Ghana Parliament passes anti-LGBTQ+ Bill
Parliament on Wednesday, February 28, passed the Human Sexual Rights and Family Values Bill, 2021, also known as LGBTQ+.
“Honourable Members, the Human Sexual Rights and Family Values Bill, 2021 has been read for the third time and passed,” Mr Alban Bagbin, the Speaker of Parliament, announced on the Floor of the House.
The object of the Bill is to provide for proper human sexual rights and Ghanaian Family Values, which proscribe lesbian, gay, bisexual, transgender, queer (LGBTQ+) and related activities.
The Bill proscribes LGBTQ+ activities and criminalises their promotion, advocacy and funding.

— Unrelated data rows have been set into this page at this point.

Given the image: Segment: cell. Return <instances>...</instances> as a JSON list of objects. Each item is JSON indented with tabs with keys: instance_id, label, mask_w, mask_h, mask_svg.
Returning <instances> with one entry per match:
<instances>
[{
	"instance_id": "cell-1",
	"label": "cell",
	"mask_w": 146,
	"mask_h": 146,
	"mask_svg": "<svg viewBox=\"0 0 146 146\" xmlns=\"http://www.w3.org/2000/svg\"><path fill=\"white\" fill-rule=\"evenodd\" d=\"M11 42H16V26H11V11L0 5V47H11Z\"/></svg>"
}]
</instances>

Persons caught in those acts would be subjected to six months to three-year jail term with promoters and sponsors of those acts bearing a three to five-year jail term.
The Bill would now require presidential assent to come into force.
Ahead of the passage, sponsors of the Bill filed a motion for a further consideration stage of the Bill.
Mr Samuel Nartey George, the lead sponsor, proposed that clauses 10 and 11 of the anti-lesbian gay, bisexual and transgender (anti-LGBT) Bill, which dealt with editorial policies of media firms, be subjected to article 12 of the 1992 Constitution that provides for the freedom of the media.
The amendments were approved by the House as part of the Bill.
Mr Alexander Afenyo-Markin, the Majority Leader, filed a motion for clause 12 of the Bill, which deals with the funding of LGBT activities to be subjected to the constitution but that was nullified by the House.
The passage of the Bill comes a day after the Board Chair of the Ghana Centre for Democratic Development (CDD-Ghana), Professor Audrey Gadzekpo, called on President Nana Addo Dankwa Akufo-Addo to reject the Bill.
She said: “The bill undermines fundamental human rights protected by the Constitution, including the rights to dignity, freedom of speech and association, procession participation, academic freedom, equality, and non-discrimination.”
In May 2023, Uganda signed one of the world’s toughest anti-LGBT laws, including the death penalty for “aggravated homosexuality.”
Activists said it unleashed a wave of abuse and the World Bank suspended new funding to the country.
The United Nations said in 2021 that the proposed law, Human Sexual Rights and Family Values, would create “a system of state-sponsored discrimination and violence” against sexual minorities.